2.6.2. Determination of phytate content

Phytate content was determined by the method described by Vaintraub and Lapteva (¹⁹⁸⁸). About 0.100 g of sample was extracted with 10 ml of 2.4% HCl in a mechanical shaker (Hy‐2(C), Shanghai, China) for 1 hr at a room temperature. The extract was centrifuged (Sigma 2‐16KC, UK) at 3,000 rpm for 30 min. The clear supernatant was used for phytate estimation. One ml of wade reagent (containing 0.03% solution of FeCl₃.6H₂O and 0.3% of sulfosalicylic acid in water) was added to 3 ml of the sample solution (supernatant), and the mixture was mixed on a vortex mixer for 5 s. The absorbance of the sample solutions was measured at 500 nm using UV‐VIS spectrophotometer (JASCO V‐630, Shimadzu Corporation, Tokyo, Japan).).

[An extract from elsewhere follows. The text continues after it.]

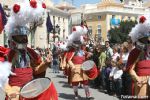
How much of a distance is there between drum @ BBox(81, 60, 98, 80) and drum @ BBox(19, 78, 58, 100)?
5.22m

A series of standard solutions from sodium salt of phytic acid were prepared to contain 0.0, 4.5, 9.0, 18.0, 27.0, and 36.0 μg/ml of phytic acid (analytical grade sodium phytate) in 0.2N HCl. One ml of the wade reagent was added to each test tube, and the solution was mixed on a Vortex mixer for 5 s. The mixture was centrifuged for 10 min, and the absorbance of the sample and standard was measured at 500 nm by using deionized water as a blank. The phytate content was determined from standard curve of sodium salt of phytic acid, and result was reported in mg /100g.